Abstract

The objective of this research was to perform a survey of different garages in seven (7) districts of the Republic of Congo and to further study the influence of biosurfactant produced by isolate M28 (Bacillus subtilis based on fib-E gene identification and RNA 16S gene sequences) and a consortium of selected bacteria on soil remediation. A total of 140 garages were found in Brazzaville. The evaluated soil samples showed that total petroleum hydrocarbons (TPH) content varied from 165 to 206 g/kg of soil. Unfortunately, in the Republic of Congo, the regulatory intervention values for TPH have yet to be determined. Four experiments were conducted in order to improve bioaugmentation. First experiment: wild contaminated soil and bacteria: The second experiment included wild contaminated soil, bacteria, and a biosurfactant; the third experiment included wild contaminated soil, a consortium, and a biosurfactant. Surfactin, a biorsurfactant produced by M28, was used to enhance bioaugmentation of wild contaminated soil from a garage from Bacongo.

1. Introduction

The release of contaminants such as hydrocarbons and their by-products into the environment is one of the main causes of global pollution. Anthropogenic activities are related to the current increase in industrialization and civilization. The main sources include volcanic eruptions, leaking underground storage tanks, gas station services, wastes from chemical and petrochemical industries, vehicular exhausts, garages, etc. One of the most serious problems in Brazzaville resulting from garage activities is the inadequate handling of petroleum waste from vehicle exhausts. Studies leading to higher degradation rates of these potential contaminants are of interest, especially so when considering pollution risks to people living within the boundaries.

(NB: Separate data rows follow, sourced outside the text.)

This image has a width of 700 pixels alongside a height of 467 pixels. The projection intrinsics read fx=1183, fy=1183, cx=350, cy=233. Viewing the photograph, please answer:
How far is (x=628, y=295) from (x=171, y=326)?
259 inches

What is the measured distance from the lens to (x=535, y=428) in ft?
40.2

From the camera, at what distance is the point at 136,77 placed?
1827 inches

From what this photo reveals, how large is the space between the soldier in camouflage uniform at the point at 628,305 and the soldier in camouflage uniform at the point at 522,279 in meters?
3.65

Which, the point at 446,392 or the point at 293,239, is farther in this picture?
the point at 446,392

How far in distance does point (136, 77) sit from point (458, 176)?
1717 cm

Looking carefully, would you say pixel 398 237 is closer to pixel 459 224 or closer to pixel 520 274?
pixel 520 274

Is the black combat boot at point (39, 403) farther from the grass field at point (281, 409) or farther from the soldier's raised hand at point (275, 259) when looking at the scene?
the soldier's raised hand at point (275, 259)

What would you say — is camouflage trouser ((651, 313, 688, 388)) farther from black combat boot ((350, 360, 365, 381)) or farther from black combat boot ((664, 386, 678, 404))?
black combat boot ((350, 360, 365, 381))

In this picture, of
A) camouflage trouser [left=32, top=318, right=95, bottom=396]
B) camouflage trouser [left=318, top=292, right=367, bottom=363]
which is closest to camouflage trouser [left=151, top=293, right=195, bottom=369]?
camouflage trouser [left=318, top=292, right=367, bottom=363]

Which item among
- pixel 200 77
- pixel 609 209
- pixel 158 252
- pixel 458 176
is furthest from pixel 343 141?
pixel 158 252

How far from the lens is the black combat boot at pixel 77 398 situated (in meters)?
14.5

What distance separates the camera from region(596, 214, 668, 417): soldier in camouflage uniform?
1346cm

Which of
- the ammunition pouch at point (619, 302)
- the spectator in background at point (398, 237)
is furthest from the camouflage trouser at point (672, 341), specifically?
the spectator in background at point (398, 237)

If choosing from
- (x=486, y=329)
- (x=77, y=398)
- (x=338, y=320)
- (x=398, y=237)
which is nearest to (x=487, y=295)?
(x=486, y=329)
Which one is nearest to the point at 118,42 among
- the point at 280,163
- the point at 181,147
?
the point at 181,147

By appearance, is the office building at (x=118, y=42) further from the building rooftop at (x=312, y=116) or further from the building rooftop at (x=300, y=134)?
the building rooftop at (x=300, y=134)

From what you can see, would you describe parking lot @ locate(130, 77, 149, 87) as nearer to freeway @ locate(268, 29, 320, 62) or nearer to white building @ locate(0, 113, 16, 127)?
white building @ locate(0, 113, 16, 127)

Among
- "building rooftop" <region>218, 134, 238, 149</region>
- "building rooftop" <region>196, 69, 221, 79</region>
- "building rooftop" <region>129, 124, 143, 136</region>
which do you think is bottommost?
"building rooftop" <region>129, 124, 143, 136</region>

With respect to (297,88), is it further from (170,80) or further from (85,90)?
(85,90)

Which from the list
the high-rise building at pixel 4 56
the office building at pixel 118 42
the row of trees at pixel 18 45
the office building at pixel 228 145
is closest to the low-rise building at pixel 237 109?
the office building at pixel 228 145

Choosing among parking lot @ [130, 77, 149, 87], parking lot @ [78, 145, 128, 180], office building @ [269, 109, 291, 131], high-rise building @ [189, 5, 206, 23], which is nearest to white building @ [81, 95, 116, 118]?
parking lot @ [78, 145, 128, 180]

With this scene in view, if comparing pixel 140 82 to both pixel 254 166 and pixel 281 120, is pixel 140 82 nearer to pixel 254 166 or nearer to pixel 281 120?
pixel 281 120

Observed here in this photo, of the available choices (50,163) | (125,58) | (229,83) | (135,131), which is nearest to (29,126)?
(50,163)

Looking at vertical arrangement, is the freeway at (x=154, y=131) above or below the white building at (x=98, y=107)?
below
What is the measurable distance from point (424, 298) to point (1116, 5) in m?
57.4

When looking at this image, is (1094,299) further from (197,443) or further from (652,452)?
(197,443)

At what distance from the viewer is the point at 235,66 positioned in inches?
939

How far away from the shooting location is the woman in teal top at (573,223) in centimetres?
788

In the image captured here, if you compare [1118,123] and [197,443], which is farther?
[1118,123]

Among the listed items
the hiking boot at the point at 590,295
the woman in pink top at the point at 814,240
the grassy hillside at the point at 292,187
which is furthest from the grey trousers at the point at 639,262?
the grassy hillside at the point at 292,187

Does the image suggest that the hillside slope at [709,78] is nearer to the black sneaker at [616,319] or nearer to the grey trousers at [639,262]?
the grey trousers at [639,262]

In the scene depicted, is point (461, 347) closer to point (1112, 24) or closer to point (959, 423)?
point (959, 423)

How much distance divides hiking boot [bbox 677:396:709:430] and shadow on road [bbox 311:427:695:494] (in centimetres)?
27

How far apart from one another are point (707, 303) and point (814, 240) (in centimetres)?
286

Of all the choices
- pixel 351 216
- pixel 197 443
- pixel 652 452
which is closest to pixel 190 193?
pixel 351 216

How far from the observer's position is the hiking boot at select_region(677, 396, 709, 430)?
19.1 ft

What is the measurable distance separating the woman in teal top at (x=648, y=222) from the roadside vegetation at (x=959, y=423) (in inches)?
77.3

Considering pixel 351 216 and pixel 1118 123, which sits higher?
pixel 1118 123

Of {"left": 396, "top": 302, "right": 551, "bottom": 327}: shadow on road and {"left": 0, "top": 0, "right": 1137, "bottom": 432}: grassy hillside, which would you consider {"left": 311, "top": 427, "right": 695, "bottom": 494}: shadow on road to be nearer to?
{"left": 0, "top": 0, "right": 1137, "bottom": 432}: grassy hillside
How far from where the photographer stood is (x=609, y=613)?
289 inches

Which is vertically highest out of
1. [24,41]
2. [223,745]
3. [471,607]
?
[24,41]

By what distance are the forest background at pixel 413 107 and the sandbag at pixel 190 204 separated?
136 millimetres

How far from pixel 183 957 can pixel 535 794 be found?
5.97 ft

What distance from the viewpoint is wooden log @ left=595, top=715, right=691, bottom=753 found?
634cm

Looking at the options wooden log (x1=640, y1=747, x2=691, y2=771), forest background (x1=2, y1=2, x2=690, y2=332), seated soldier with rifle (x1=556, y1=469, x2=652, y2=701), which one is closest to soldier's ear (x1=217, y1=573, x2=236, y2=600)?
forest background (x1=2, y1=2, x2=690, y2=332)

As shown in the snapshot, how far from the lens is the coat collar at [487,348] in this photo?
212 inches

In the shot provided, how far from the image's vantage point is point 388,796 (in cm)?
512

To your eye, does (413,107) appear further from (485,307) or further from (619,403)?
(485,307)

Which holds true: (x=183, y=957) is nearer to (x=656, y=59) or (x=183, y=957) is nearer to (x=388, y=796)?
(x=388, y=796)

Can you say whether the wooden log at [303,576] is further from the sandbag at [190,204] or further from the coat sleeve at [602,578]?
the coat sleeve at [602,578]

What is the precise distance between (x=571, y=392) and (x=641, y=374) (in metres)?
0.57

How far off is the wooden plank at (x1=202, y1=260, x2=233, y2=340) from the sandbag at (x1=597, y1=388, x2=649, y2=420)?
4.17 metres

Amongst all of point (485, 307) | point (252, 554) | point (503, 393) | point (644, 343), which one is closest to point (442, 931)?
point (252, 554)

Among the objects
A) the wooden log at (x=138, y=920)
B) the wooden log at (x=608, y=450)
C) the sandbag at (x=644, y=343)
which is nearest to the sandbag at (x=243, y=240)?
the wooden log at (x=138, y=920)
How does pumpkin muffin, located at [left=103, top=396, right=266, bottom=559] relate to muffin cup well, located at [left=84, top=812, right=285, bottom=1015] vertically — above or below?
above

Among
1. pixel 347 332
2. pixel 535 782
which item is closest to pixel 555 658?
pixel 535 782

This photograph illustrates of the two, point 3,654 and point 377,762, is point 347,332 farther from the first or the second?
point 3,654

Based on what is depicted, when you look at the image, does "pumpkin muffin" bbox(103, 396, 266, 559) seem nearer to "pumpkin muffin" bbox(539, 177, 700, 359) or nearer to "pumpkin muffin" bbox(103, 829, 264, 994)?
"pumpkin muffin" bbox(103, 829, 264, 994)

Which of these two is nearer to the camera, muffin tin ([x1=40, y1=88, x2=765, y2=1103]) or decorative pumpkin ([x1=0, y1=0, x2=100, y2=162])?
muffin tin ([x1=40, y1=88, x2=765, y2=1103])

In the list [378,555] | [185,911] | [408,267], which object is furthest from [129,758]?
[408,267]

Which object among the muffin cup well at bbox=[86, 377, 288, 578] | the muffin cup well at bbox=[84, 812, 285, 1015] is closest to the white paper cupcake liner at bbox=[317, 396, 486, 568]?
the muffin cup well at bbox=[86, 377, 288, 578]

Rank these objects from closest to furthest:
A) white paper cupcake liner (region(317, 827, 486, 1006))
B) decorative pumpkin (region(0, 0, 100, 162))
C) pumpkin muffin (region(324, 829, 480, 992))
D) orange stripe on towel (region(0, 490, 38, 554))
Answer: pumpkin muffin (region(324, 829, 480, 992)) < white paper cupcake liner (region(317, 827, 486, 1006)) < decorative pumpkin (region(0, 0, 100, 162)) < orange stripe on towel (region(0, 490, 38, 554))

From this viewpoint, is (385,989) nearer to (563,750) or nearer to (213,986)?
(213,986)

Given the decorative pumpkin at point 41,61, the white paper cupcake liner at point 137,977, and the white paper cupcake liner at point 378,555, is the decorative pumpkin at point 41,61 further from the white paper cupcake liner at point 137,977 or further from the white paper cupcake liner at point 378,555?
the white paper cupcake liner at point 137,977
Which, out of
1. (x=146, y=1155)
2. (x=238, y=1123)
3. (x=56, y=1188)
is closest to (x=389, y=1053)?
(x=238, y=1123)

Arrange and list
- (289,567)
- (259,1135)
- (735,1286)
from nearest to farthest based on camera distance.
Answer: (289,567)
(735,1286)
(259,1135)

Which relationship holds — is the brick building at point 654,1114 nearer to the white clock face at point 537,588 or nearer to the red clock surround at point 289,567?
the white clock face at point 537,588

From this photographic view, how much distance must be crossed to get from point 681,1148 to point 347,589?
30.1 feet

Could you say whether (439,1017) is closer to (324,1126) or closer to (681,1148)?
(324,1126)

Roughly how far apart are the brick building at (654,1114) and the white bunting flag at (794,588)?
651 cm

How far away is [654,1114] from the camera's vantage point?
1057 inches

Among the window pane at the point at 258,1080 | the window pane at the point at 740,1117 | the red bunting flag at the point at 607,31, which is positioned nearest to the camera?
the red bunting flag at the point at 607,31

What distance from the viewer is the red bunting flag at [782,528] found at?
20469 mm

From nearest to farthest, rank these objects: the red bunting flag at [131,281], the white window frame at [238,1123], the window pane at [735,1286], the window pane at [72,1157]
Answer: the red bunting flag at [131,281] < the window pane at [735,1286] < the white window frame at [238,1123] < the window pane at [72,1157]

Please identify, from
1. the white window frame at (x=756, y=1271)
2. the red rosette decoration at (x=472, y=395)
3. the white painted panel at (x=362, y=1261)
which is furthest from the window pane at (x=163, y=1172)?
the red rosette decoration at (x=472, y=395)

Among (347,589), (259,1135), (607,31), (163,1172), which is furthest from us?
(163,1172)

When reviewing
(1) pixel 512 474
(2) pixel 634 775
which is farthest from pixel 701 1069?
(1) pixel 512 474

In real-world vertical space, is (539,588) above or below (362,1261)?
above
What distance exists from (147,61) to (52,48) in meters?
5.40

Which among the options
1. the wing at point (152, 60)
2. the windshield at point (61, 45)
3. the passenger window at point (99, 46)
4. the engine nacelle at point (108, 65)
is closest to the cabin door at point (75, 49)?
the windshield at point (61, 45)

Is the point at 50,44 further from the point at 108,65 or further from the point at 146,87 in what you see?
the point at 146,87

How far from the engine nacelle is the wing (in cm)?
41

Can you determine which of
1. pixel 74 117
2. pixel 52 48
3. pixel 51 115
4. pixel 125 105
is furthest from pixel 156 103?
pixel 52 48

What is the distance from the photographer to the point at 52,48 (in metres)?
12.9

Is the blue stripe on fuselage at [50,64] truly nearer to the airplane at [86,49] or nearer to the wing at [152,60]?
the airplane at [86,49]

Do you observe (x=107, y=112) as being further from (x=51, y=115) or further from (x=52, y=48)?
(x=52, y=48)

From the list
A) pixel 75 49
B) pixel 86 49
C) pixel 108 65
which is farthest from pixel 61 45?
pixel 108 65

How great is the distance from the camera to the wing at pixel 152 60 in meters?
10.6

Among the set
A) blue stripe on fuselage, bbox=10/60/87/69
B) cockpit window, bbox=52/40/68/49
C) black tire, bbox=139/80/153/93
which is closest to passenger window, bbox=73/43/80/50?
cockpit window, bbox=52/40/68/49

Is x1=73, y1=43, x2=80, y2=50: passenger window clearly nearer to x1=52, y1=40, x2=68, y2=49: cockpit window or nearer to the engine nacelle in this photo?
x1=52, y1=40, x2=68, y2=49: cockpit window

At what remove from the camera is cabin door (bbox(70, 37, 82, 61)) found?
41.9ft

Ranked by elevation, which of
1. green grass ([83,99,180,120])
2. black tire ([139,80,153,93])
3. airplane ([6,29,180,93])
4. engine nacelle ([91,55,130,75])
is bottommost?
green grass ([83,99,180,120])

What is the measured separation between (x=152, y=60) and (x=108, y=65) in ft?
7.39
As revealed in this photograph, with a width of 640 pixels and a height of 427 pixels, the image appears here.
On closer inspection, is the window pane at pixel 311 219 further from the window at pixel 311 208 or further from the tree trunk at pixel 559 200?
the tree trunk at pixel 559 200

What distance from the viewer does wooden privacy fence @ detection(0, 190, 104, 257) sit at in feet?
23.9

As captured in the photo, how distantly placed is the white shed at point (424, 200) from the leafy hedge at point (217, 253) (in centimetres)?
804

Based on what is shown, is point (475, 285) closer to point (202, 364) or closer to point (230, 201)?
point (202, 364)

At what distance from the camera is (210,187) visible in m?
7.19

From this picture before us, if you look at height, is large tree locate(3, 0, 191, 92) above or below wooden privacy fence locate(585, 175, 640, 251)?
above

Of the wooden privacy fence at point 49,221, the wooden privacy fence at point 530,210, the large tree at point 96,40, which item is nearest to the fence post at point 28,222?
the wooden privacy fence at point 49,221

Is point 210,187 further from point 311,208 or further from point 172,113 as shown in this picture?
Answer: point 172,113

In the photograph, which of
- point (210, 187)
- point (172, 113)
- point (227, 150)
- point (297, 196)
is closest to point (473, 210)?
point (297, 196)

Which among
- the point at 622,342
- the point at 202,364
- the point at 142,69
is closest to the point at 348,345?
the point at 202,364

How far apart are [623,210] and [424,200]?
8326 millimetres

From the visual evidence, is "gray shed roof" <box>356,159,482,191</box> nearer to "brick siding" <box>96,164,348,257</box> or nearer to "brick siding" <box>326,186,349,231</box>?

These garages generate a million tons of waste engine oil, which is then carelessly dumped into the environment ¹. Up to this date, no study has been conducted in the Republic of Congo to evaluate the impact of garages on the environment based on their working conditions. Little information is known about the health hazards associated with time spent in garages. Conditions of occupational and user exposure were evaluated during the survey. It is important to note that, unfortunately, in the Republic of Congo the regulatory intervention values for total petroleum hydrocarbon (TPH) is yet to be determined. The oily wastes are often expensive to destroy, and contaminated areas required expensive remediation processes to reduce the dispersion of contaminants. Physical, chemical and biological processes are employed for remediation. Physical and chemical methods are neither environment friendly nor cost-effective. In past years, bioremediation, a biological method, has emerged as an effective and environmentally approachable treatment for contaminated soils. Most of those compounds are removed from the environment through the consumption by microbes. The release of biosurfactants is one of the strategies used by microorganisms to influence the uptake of PAHs and hydrophobic compounds in general ². Surfactants of biological or chemical origins have been used to improve bioavailability of water-immiscible compounds.

Among the surfactants that can enhance hydrocarbon degradation are lipopeptides and lipoproteins, glycolipids, phospholipids and polymeric surfactants ³. Studies have shown the effectiveness of these surfactants in liberating hydrocarbons from oily surfaces ⁴. Bacillus strains are important sources for the production of lipopeptides ⁵. Biosurfactants are amphiphilic compounds that have both hydrophobic and hydrophilic moieties in their chemical structure and can effectively reduce both intersurface and surface tensions and are highly useful in emulsification processes. Biosurfactants form micelles to enhance the process of hydrocarbon emulsification in the aqueous phase and critically enhance their bioavailability for microbial utilization and biodegradation.

Enhanced bioremediation aims to stimulate the rate of this process with two complementary approaches: bioaugmentation and biostimulation. Bioaugmentation is the introduction of exogenous specific competent strains or consortia to contaminated sites to boost the biodegradation rates, while in biostimulation, the growth of indigenous hydrocarbon degraders is stimulated by the addition of appropriate conditions, nutrients, or other growth-limiting factors.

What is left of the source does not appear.